Shinobi no Kuni, dengan action scenes yang intens sekaligus lucu―karena sering tidak masuk akal alias over the top khas ninja-ninja dalam kisah fiksi―dan banyaknya adegan kekerasan, diberikan rating 21+ untuk penayangan di JFF 2017. The progressiveness of the story is excellent, rather gripping, and well-thought. Setengah bagian awal film sangat, sangat menghibur, dan menyerang penonton dengan peristiwa demi peristiwa secara bertubi-tubi yang membuat saya tidak terpikir untuk mengecek ponsel yang aslinya juga tidak membawa chat, pesan, apalagi missed calls dari siapa pun.
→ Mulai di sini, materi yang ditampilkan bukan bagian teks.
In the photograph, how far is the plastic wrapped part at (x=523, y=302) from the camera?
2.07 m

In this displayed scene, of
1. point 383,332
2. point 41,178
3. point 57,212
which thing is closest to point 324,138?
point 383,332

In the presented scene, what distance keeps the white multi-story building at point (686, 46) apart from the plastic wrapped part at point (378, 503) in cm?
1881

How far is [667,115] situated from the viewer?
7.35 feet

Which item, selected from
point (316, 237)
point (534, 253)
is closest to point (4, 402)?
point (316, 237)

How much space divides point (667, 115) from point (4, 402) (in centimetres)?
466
Satu-satunya kekurangan Shinobi no Kuni yang terasa mencolok adalah tersendatnya aliran cerita di tengah-tengah film. Insiden seret ini sebetulnya cuma sebentar, sebab intensitasnya segera naik lagi, tapi bagi saya jadi menonjol karena boleh dibilang nggak ada hal lain yang bisa dipermasalahkan.



Ohno Satoshi shines as Mumon. Even brighter than Rihanna's diamond. Dipikir-pikir, saya kayaknya belum pernah melihat dia main film berantem-berantem and he amazingly pulls it out for this one. Ohno Satoshi why are you so full of surprises??? Adegan klimaks yang menampilkan Mumon berduel jarak dekat membuat saya hampir lupa bernapas saking tegangnya. Shinobi no Kuni is a fun 127 minutes ride packed-full with joyous moments that will pull enthusiastic cheers and laughter from its audiences, and yet at its serious scenes, you can feel something tugging inside your chest. I give this one a solid 8.8.
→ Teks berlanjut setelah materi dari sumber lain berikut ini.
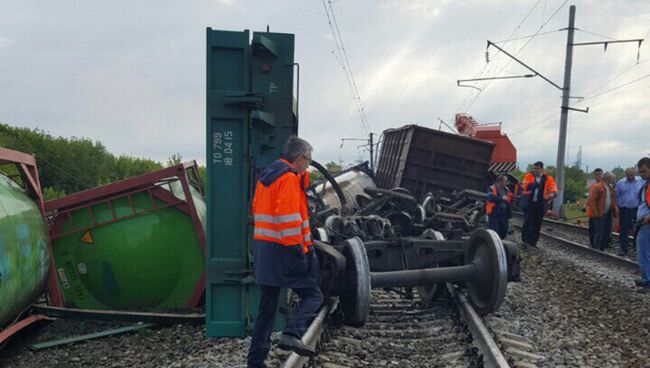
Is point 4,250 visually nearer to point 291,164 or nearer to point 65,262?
point 65,262

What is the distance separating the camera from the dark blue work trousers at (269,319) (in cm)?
409

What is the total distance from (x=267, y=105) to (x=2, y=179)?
3163 millimetres

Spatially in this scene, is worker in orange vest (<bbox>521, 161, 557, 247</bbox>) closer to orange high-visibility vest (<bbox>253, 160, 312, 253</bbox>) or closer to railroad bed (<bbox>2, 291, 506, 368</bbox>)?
railroad bed (<bbox>2, 291, 506, 368</bbox>)

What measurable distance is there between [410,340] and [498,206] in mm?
6462

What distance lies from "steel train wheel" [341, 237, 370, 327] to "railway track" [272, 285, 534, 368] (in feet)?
0.71

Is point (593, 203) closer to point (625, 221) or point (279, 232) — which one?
point (625, 221)

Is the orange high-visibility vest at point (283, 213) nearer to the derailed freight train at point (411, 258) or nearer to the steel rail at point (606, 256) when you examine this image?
the derailed freight train at point (411, 258)

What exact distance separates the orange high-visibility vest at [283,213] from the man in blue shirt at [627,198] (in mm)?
8775

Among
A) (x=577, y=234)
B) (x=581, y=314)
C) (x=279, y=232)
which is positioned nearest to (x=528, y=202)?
(x=577, y=234)

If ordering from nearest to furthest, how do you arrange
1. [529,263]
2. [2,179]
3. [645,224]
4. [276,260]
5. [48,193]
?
[276,260], [2,179], [645,224], [529,263], [48,193]


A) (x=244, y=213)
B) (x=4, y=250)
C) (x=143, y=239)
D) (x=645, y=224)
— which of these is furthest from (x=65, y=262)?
(x=645, y=224)

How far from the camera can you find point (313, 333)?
469 centimetres

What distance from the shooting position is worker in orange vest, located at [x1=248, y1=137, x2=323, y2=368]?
3.96 m

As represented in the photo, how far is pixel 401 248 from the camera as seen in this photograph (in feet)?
20.3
Panitia JFF 2017 agak rese karena hanya memberikan slot satu kali penayangan untuk Shinobi no Kuni, yakni tanggal 4 November 2017 jam 20:40. Wajar kalau studio penuh sesak. Full house. Sebagian besar isinya fangirl Arashi yang beli tiket lewat acara nonton bareng buatan fanbase-fanbase lokal pula. Semoga CGV bersedia mempertimbangkan untuk menayangkan film ini di luar event JFF, sebab saya saja masih kepengin nonton lagi. Sekaligus supaya yang belum sempat kebagian tiket, atau mendadak jadi berminat menyaksikan setelah baca review semenjana ini―boleh kan ge-er sedikit―juga bisa menikmati Shinobi no Kuni.
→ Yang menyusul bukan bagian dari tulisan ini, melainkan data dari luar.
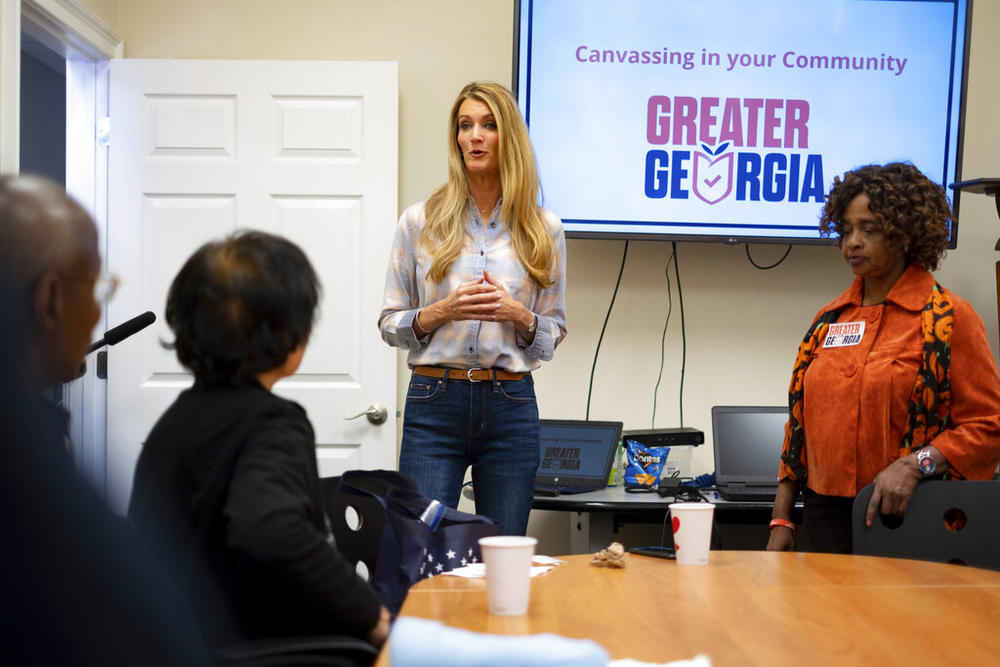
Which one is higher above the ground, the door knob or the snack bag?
the door knob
(UPDATE: Shinobi no Kuni ditayangkan secara reguler di sejumlah lokasi CGV dan Cinemaxx, mulai tanggal 8 November 2017. Silakan cek jam tayang lewat situs bioskop bersangkutan.)

Great words to live by, Mumon.

*P.S.: Semua screenshots diperoleh dari trailer Shinobi no Kuni. DVD dan Blu-Ray baru akan dirilis Februari 2018 nanti.

z. d. imama

2 comments:

  1. Saya ngga baca isi blog Mbak Zi ini karena belum nonton, kemarin udah nunggu tapi kursinya penuh (atau best view seatnya udah abis) jadi langsung skip ke kolom komen. Semoga aja suatu saat CGV mau menayangkan film ini, dan mungkin “Last Recipe” juga.

    ReplyDelete
    Replies
    1. Tayangnya malah di Cinemaxx (x-nya dua atau tiga sih ya Allah ngga ngerti), mas, mulai hari ini. Tapi entah kenapa saya cek di situsnya malah belum (atau tidak????) ada jadwal penayangan di Jakarta. Paling dekat di Cikarang. Mau nangis lemak aja.